Berghausen: Ja. Aber je eher wir gute Rahmenbedingungen schaffen, desto mehr Planungssicherheit schaffen wir – und das ist entscheidend für die Zukunftsperspektive von Düsseldorfer Industriegrößen wie Henkel, BASF oder Mercedes-Benz. In Minnesota ist es ähnlich wie in NRW: Alle Kohlekraftwerke werden nach und nach stillgelegt, das ist für die Industrie eine große Herausforderung. Gouverneur Tim Walz hat es aber geschafft, diese Transformation positiv zu erzählen: als Vorteil sowohl fürs Klima als auch für die Zukunft von Arbeitsplätzen in energieintensiven Unternehmen. Ich sage: Wir brauchen dringend ein optimistisches Narrativ für die Unternehmen. Die Voraussetzungen dafür haben wir zum Beispiel durch den Klimapakt in Düsseldorf geschaffen.

Um solch eine Erzählung mit Leben zu füllen, müssten Firmen zunächst einiges in ihre eigene Energieversorgung investieren. Aktuell aber stehen die Zeichen eher auf Sparen: Im Sprinter-Werk zum Beispiel wird ab Oktober die Nachtschicht gestrichen.

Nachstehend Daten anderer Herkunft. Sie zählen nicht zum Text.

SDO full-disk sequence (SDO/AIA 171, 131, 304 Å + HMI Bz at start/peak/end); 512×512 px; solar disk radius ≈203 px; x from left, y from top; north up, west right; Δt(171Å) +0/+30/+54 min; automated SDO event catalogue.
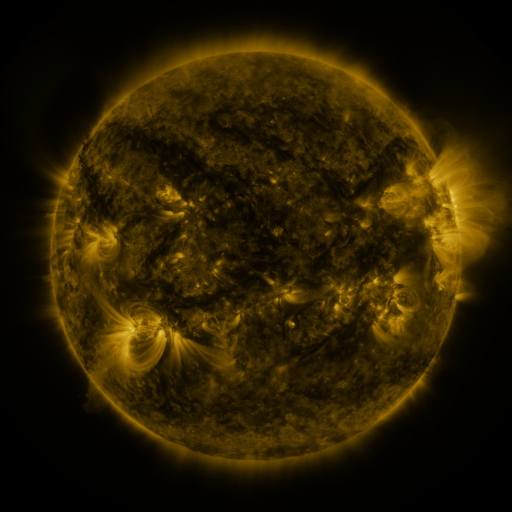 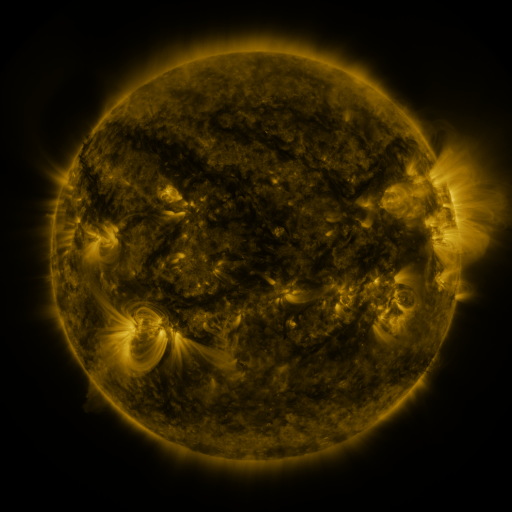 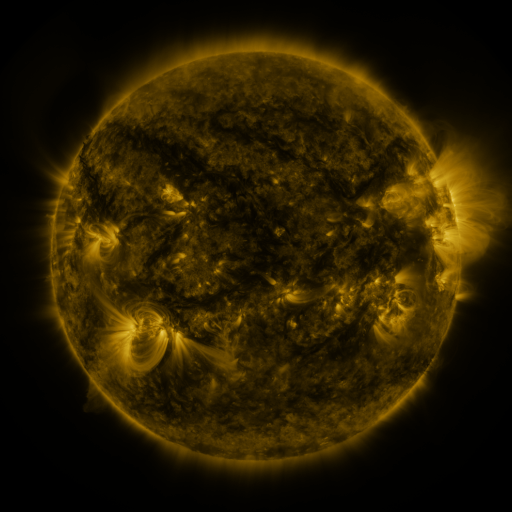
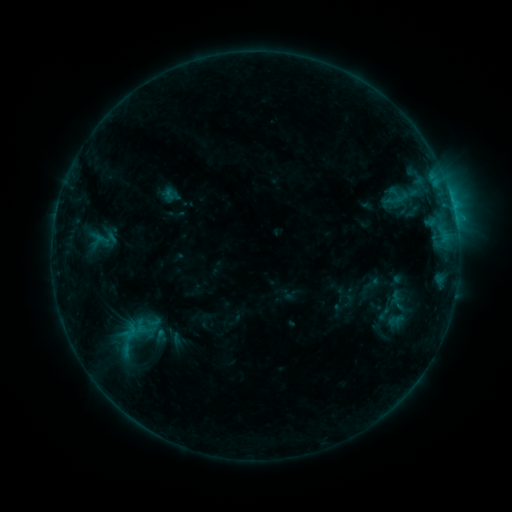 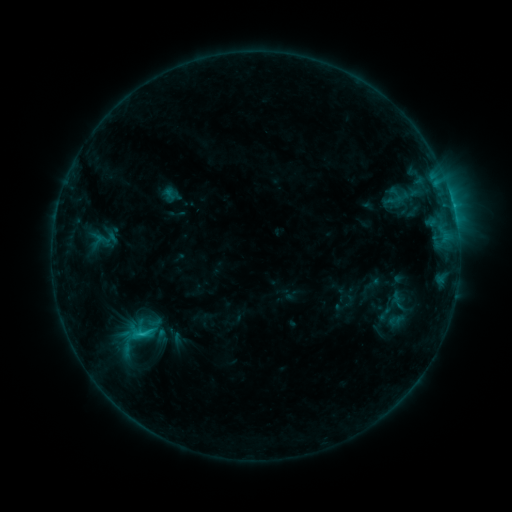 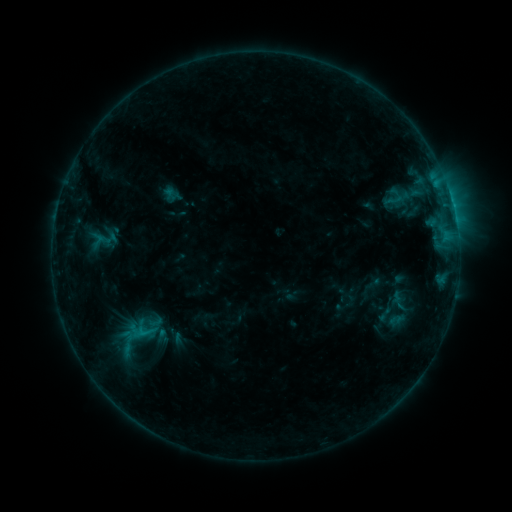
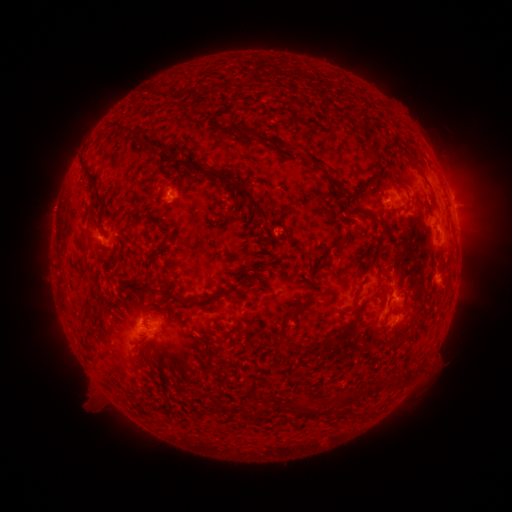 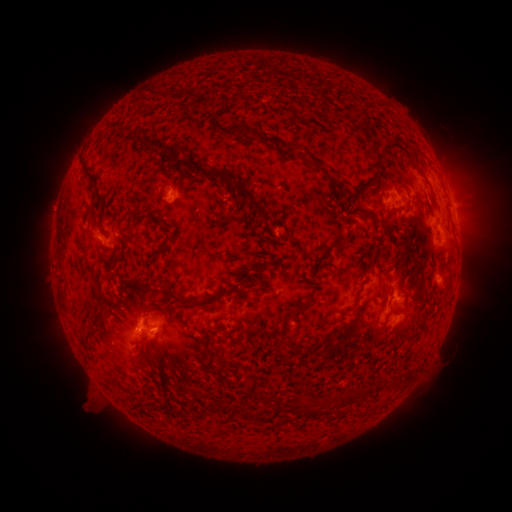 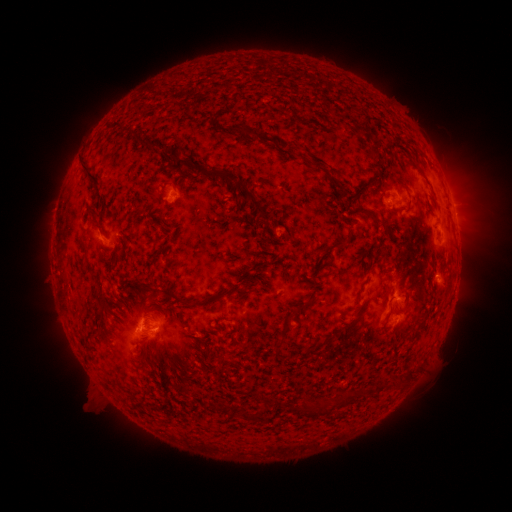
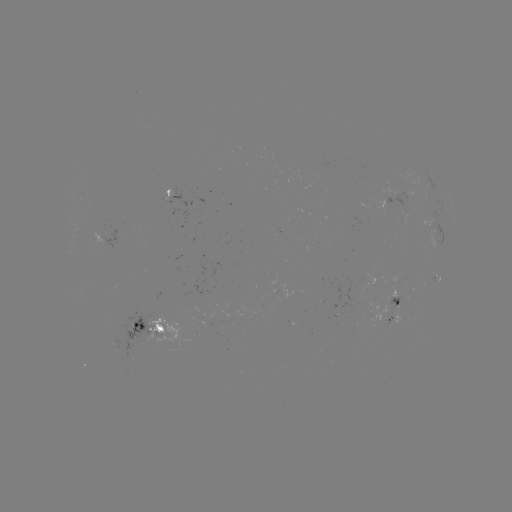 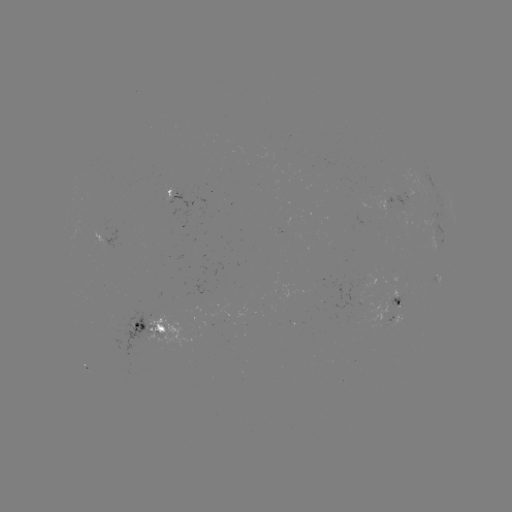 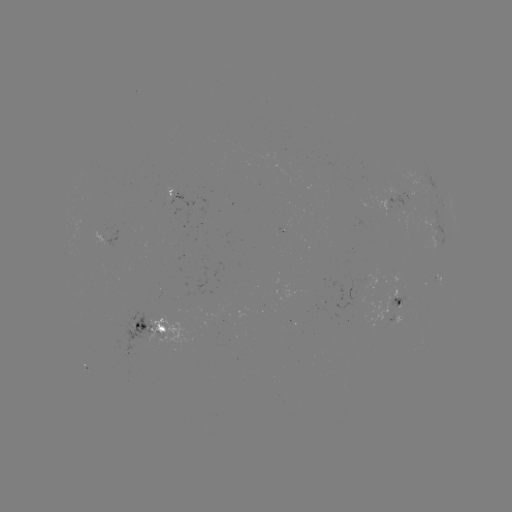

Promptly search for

Berghausen: Ich sehe aber auch Entscheidungen, die zeigen: Wir haben ein positives Investitionsklima in Düsseldorf – allerdings aktuell eher in Bereichen außerhalb der Industrie. So haben zum Beispiel die asiatischen Unternehmen Asahi Kasei und Infosys vor einigen Jahren große Entwicklungszentren aufgebaut.

Die meisten neuen Arbeitsplätze vor Ort haben in jüngster Zeit aber vor allem Unternehmensberatungen, Top-Kanzleien und Technologieunternehmen geschaffen.

Berghausen: Auch das ist Transformation: Düsseldorf wird im Kern immer mehr zum dienstleistungsgeprägten Standort – auch für die Industrie hier vor Ort.

Und wie transformiert sich die IHK?

Berghausen: Unser Ansatz ist: Was wir von Unternehmen verlangen, müssen wir auch selbst tun. Zum Beispiel werden alle 180 Mitarbeiter im Einsatz von Künstlicher Intelligenz (KI) geschult. Die Nutzung eines KI-Programms wie ChatGPT soll so selbstverständlich werden wie Word.

Auch bei Ihnen?

Berghausen: Ja. Ich nutze ChatGPT für den Feinschliff von Texten und Reden, damit sie verständlicher werden. Ich bin nicht frei von Füllwörtern oder Standardformulierungen, mit denen man Menschen langweilt. Solche Sachen macht Ihnen das Ding besser. Und manchmal lasse ich ein paar Jahre alte Schriftstücke von mir in das Programm einlaufen und lasse mich inspirieren, um zeitgemäßer zu werden. So nutze ich heutzutage nicht mehr das Wort „Veränderung“, sondern spreche lieber von „Transformation“.

Sie arbeiten seit fast 30 Jahren bei Industrie- und Handelskammern, schon Ihr halbes Leben lang. Werden Sie sich noch einmal beruflich transformieren?

Berghausen: Ganz ehrlich: Mit 56 Jahren ist das Transformationspotenzial sicherlich etwas eingeschränkt. Und wenn einem der Job wirklich viel Freude macht, darf ich auch sagen: Ich würde gerne als IHK-Hauptgeschäftsführer in Rente gehen.